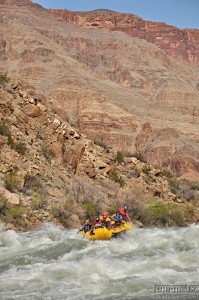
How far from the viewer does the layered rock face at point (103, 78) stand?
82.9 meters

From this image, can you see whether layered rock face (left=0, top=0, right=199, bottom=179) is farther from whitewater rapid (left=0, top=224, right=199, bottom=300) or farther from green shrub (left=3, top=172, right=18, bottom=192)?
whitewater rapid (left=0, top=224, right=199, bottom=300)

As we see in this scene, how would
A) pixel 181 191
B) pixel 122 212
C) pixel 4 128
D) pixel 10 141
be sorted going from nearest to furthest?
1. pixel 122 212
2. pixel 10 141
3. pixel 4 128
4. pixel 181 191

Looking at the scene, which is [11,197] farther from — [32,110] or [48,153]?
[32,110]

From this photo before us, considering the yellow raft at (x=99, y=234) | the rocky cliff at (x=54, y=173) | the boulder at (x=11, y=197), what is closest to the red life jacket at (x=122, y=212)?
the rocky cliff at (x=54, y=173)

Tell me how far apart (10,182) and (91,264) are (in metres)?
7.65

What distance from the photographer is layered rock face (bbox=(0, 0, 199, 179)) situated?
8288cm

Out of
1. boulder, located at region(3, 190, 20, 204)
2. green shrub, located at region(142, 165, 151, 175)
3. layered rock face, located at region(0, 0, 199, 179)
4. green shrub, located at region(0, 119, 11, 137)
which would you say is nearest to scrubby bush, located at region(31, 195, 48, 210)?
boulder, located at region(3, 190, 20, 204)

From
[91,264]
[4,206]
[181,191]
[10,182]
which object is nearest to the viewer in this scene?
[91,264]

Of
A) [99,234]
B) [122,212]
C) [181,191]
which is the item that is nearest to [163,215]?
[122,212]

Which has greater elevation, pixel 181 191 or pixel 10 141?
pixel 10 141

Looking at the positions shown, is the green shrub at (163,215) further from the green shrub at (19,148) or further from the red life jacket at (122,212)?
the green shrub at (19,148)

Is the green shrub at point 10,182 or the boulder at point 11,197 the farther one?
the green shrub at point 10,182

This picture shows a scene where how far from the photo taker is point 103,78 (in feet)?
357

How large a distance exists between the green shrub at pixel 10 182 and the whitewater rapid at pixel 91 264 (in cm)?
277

--------------------------------

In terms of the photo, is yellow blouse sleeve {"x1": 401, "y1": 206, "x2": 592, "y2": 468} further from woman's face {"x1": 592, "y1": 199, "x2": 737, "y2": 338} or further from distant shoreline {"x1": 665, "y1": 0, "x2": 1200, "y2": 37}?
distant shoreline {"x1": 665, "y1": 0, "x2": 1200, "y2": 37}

--------------------------------

▶ [Work required]:
Please revise the rows from the line with "How far from the viewer" up to and including the line with "82.9 meters", changing "viewer" to "camera" and leaving everything else as it is. Give only those lines.

▶ [Final answer]:
How far from the camera does the layered rock face at point (103, 78) stand?
82.9 meters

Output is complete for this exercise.